● **What is required**: Your job is to return every line in the data holding the string "site".

● **Records to use**:

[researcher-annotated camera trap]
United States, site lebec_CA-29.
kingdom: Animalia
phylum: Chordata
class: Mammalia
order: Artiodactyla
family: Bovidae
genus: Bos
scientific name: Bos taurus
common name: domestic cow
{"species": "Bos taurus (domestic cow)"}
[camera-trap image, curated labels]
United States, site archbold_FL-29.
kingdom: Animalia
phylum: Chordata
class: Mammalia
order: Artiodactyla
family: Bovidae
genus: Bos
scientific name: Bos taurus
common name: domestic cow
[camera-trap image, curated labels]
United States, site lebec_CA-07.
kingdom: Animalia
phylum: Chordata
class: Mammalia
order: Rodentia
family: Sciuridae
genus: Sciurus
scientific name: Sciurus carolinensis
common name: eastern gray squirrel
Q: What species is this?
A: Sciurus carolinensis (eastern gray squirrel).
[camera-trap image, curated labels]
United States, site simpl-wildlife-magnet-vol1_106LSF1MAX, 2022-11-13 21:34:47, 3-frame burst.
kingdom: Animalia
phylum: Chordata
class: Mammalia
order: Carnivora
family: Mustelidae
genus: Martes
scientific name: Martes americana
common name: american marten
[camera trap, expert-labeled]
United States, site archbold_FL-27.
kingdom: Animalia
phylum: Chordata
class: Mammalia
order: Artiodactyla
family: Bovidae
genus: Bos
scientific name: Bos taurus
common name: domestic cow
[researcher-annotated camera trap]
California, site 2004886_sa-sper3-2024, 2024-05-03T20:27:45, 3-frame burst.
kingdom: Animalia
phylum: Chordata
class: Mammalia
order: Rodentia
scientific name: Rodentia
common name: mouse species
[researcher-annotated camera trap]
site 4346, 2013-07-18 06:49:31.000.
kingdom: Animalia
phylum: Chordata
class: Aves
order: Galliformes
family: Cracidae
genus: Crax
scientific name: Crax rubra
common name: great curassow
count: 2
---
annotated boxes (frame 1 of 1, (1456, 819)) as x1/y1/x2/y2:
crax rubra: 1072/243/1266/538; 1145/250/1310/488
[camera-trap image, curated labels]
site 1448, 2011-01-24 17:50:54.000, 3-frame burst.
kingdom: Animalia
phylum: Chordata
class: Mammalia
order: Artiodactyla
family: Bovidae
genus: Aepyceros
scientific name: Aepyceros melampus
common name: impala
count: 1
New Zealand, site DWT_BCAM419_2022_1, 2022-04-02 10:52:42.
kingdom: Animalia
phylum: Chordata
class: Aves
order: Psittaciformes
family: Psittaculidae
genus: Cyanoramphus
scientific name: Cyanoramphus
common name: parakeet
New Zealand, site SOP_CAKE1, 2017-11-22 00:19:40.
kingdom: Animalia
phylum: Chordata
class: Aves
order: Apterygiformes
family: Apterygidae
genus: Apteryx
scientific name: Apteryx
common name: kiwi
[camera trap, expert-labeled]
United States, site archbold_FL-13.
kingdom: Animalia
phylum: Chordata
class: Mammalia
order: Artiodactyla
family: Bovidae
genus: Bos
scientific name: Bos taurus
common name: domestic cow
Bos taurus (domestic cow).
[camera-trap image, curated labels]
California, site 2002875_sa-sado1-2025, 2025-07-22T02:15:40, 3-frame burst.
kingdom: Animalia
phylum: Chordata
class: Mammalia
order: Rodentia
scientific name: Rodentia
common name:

● **Reply to the task**:
United States, site lebec_CA-29.
United States, site archbold_FL-29.
United States, site lebec_CA-07.
United States, site simpl-wildlife-magnet-vol1_106LSF1MAX, 2022-11-13 21:34:47, 3-frame burst.
United States, site archbold_FL-27.
California, site 2004886_sa-sper3-2024, 2024-05-03T20:27:45, 3-frame burst.
site 4346, 2013-07-18 06:49:31.000.
site 1448, 2011-01-24 17:50:54.000, 3-frame burst.
New Zealand, site DWT_BCAM419_2022_1, 2022-04-02 10:52:42.
New Zealand, site SOP_CAKE1, 2017-11-22 00:19:40.
United States, site archbold_FL-13.
California, site 2002875_sa-sado1-2025, 2025-07-22T02:15:40, 3-frame burst.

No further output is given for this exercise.